Lately, educators have stressed the importance of attracting more girls to STEM areas of study (science, technology, engineering and math) — especially computer programming, since men outnumber women 7 to 3 in tech industry careers. But now, a group of researchers at South Carolina’s Clemson University have hit upon a unique way to spark girls’ interest in software engineering: through dance.
Dr. Shaundra Daily, an assistant professor of computing at Clemson who was the lead author in a study published in Technology, Knowledge and Learning, found that the computational skills of fifth and sixth grade girls improved after they interacted with dance choreography software. Daily hit upon this idea because she was a competitive dancer who now leads her own computer lab at Clemson.

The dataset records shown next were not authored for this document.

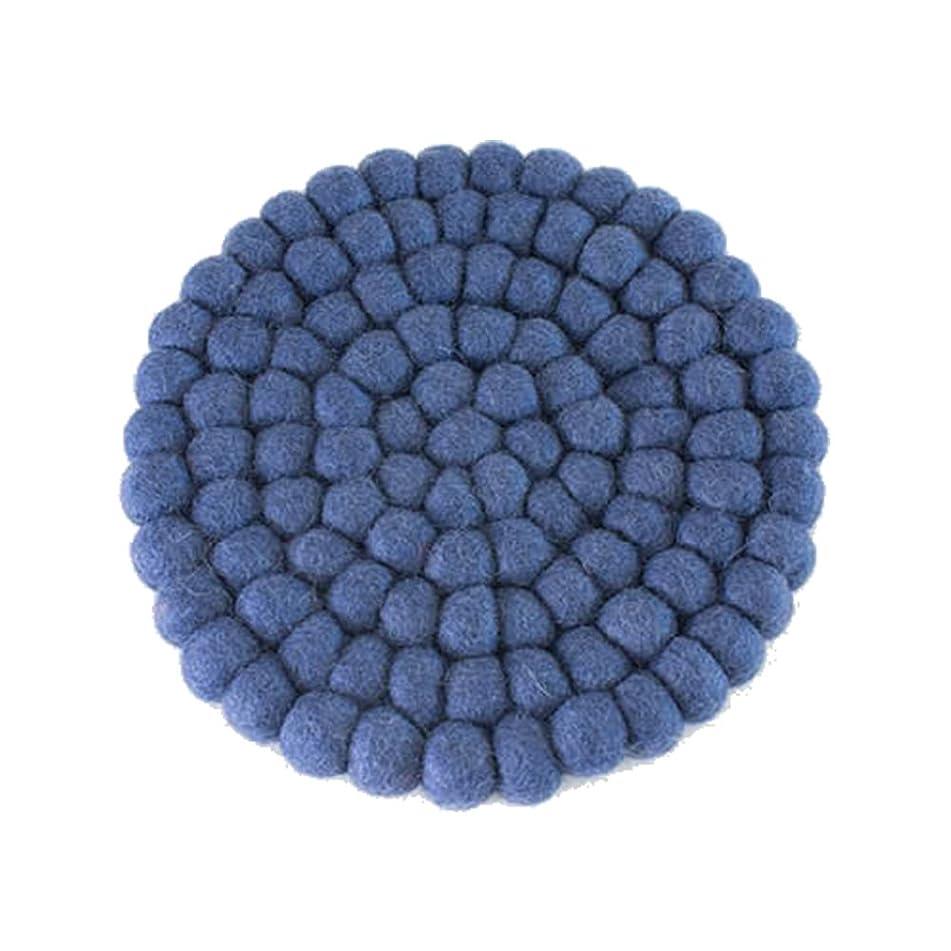 省役立つ消去nkp004-004/b2cフェルト 単品-トリベット (ネイビー)|鍋置き 鍋敷き トリベット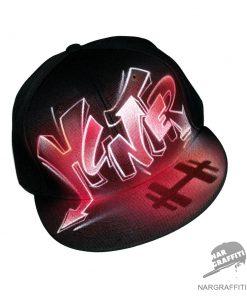 GRAFFITI Hat 029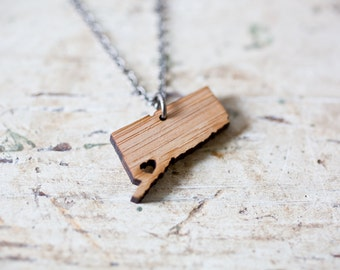Small Connecticut Necklace - Bamboo - Connecticut State Necklace Connecticut Charm CT Pendant Connecticut Map Connecticut Jewelry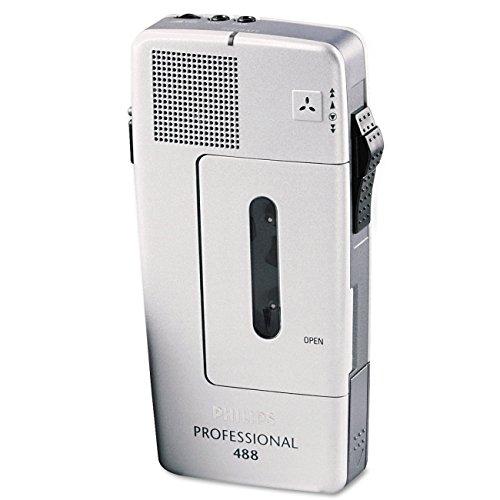 Philips Pocket Memo LFH0488 Analoges Mini-Kassetten Diktiergerät (Schiebeschalter, wählbare Mikrofonempfindlichkeit, autom. Aufnahmeaussteuerung, Sprachaktivierung, Briefende-Ton) silber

Through the Virtual Environment Interactions (VEnvl) software, the girls were able to program three-dimensional characters to perform dance moves just by moving their own bodies. The girls learned to develop new computing strategies to improve their choreography.
Dr. Alison Leonard, an assistant professor of education at Clemson who co-authored the study, says in a press release that dance and software engineering have more in common than you might think: “Executing one bit of code or movement one after the other exists in both programming and choreography. Likewise, loops or repeating a set of steps, also occur in both contexts.”
One of the goals of Daily’s research is to determine how to encourage more girls to become involved with computing. “We want more diverse faces around the table, helping to come up with technological solutions to societal issues,” she says. “So we’re working with girls to create more pathways to support their participation.”